Nowhere is nostalgia more clearly visible than in our taste for music. Here is a chart how people rated music based on their age when the song came out.
Our taste in music
Source: Washington Post
In short, we don’t like music that was released before we were born and everything that came after we turned 35. To me, this means the Beatles are overrated (yes, they are!), Led Zeppelin and AC/DC are gods as are Queen and Elton John, and music essentially turned into a permanent dumpster fire with Justin Bieber, Ed Sheeran, and Taylor Swift.
And don’t argue with me because you are wrong as proven by my data…
The world has continued to get better.
I on the other hand, since passing 35, have continued to get worse.

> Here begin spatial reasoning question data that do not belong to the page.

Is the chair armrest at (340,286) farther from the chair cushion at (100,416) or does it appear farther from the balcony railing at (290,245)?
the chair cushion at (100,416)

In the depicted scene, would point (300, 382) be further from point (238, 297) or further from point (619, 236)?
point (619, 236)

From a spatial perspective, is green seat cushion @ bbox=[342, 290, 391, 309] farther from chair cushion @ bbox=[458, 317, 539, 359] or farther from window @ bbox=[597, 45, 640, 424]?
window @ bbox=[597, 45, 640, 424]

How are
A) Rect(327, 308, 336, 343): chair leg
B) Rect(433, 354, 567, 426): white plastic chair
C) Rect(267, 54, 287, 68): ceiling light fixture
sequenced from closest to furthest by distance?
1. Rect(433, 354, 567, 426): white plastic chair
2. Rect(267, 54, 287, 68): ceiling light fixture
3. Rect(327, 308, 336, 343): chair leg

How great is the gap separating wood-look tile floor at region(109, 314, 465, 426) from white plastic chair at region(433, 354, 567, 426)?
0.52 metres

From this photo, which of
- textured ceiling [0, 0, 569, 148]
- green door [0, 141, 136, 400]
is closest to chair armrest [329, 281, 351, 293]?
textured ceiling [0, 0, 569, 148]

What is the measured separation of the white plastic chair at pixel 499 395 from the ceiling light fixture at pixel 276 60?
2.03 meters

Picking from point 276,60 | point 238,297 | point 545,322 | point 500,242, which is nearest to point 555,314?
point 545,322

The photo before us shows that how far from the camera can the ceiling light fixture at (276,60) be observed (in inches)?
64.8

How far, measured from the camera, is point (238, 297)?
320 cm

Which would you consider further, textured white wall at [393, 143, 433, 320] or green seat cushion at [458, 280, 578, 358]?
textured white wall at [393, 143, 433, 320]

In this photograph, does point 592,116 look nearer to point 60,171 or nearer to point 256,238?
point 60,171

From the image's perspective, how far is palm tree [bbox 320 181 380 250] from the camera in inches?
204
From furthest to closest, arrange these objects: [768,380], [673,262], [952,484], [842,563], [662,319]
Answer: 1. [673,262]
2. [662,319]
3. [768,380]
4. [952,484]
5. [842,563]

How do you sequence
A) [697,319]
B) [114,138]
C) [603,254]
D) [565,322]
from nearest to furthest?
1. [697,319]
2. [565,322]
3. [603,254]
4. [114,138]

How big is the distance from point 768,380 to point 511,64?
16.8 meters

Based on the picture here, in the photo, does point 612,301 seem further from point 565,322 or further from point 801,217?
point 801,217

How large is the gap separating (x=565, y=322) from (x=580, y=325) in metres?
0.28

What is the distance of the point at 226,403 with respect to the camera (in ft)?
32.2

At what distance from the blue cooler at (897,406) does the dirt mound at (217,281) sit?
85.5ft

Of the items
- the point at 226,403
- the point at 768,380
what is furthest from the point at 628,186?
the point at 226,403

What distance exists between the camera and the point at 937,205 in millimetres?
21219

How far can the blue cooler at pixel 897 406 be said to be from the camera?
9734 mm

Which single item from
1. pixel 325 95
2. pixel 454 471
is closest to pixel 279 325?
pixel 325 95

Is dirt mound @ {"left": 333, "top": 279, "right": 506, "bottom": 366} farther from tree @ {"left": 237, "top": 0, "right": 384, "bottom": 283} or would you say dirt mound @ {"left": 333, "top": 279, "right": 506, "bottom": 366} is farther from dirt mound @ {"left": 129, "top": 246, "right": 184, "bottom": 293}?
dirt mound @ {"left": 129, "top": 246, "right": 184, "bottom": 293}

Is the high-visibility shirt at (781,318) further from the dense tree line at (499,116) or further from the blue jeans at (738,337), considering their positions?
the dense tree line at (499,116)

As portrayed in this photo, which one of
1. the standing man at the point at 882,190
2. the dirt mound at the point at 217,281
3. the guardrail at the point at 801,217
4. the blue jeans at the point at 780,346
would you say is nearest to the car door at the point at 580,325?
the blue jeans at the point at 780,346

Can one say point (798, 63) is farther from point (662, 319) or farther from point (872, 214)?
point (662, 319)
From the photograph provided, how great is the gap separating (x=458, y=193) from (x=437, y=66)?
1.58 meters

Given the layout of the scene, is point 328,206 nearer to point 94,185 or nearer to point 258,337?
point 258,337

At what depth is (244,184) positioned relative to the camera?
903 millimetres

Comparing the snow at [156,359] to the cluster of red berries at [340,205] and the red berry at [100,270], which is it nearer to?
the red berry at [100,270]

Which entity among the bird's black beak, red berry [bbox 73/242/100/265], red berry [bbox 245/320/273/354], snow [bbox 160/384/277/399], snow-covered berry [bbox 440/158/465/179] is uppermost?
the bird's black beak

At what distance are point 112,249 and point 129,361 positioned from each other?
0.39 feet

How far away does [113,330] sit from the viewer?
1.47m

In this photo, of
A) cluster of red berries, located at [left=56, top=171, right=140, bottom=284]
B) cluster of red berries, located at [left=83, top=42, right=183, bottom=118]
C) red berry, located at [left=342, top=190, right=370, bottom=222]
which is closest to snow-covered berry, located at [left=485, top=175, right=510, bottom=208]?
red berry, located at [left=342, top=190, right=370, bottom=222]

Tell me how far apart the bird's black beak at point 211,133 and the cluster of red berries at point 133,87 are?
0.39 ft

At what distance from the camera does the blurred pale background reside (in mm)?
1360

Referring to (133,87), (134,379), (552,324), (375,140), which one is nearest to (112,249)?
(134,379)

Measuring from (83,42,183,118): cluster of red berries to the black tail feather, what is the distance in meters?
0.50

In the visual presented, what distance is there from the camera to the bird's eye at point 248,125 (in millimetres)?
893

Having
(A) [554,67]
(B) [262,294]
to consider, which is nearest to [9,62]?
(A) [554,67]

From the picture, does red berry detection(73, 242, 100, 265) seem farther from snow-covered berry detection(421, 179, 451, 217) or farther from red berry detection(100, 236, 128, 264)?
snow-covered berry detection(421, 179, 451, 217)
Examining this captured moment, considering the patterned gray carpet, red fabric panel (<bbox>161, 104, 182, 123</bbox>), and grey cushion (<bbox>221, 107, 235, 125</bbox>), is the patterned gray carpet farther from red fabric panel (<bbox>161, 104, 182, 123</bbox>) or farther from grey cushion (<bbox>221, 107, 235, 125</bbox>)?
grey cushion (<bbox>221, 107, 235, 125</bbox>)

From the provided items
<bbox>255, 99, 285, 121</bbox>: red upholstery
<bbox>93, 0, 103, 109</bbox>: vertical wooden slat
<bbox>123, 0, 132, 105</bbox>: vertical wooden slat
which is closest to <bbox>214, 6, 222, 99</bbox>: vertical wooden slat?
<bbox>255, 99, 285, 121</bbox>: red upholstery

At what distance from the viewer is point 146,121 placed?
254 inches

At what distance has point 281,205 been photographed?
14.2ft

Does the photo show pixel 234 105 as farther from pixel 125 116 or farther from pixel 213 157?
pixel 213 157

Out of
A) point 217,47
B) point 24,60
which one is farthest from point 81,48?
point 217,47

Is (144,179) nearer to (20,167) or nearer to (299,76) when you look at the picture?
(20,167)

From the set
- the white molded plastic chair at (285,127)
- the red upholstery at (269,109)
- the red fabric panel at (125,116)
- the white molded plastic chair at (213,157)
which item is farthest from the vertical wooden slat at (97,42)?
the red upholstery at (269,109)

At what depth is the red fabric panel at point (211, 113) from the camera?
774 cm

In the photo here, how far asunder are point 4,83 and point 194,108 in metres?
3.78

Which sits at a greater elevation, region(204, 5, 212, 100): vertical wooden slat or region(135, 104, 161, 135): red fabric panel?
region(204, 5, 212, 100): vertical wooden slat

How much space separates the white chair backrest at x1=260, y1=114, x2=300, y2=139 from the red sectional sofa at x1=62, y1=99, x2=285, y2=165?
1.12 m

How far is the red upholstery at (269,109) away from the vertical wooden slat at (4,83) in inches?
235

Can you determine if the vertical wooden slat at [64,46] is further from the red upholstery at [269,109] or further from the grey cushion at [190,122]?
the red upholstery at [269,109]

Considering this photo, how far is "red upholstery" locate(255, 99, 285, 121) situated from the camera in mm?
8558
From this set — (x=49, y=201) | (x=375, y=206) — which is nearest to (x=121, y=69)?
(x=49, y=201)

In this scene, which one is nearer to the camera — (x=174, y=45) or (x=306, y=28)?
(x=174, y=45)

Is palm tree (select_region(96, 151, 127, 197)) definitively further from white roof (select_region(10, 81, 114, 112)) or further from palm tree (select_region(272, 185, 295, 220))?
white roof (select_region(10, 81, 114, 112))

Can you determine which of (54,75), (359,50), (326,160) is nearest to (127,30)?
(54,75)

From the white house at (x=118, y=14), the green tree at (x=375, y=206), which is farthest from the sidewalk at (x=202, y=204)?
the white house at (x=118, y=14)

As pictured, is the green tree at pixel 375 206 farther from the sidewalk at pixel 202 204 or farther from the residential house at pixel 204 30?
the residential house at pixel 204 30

Billions of people have been pulled out of poverty, there are far fewer violent deaths worldwide, less hunger, more literacy, longer lifespans in the last 25 years.
However I now struggle with steep stairs and I have to be careful not to stand up too quickly from the sofa. Thus in my microworld things are worse and this clouds my outlook.
I am guessing this is related to the phenomenon about how people become more conservative (politically and culturally) as they get older — in the abstract, conservatism is the desire to preserve good things about the past (and progressivism the desire to change bad things about the past), as naturally everything was better when we were younger :-).
Interestingly, this also means that “conservatism” and “progressivism” don’t have fixed policy prescriptions, and explains why say AOC and Woodrow Wilson are both called “progressives” even though they have little in common policy-wise, and why modern conservatives care much less about things like gay marriage than previous conservatives, as the society the 45 - 65 year old crowd is trying to “conserve” is the society of the ‘80s and ‘90s, not the one of the ‘40s and ‘50s that say Reagan was trying to conserve.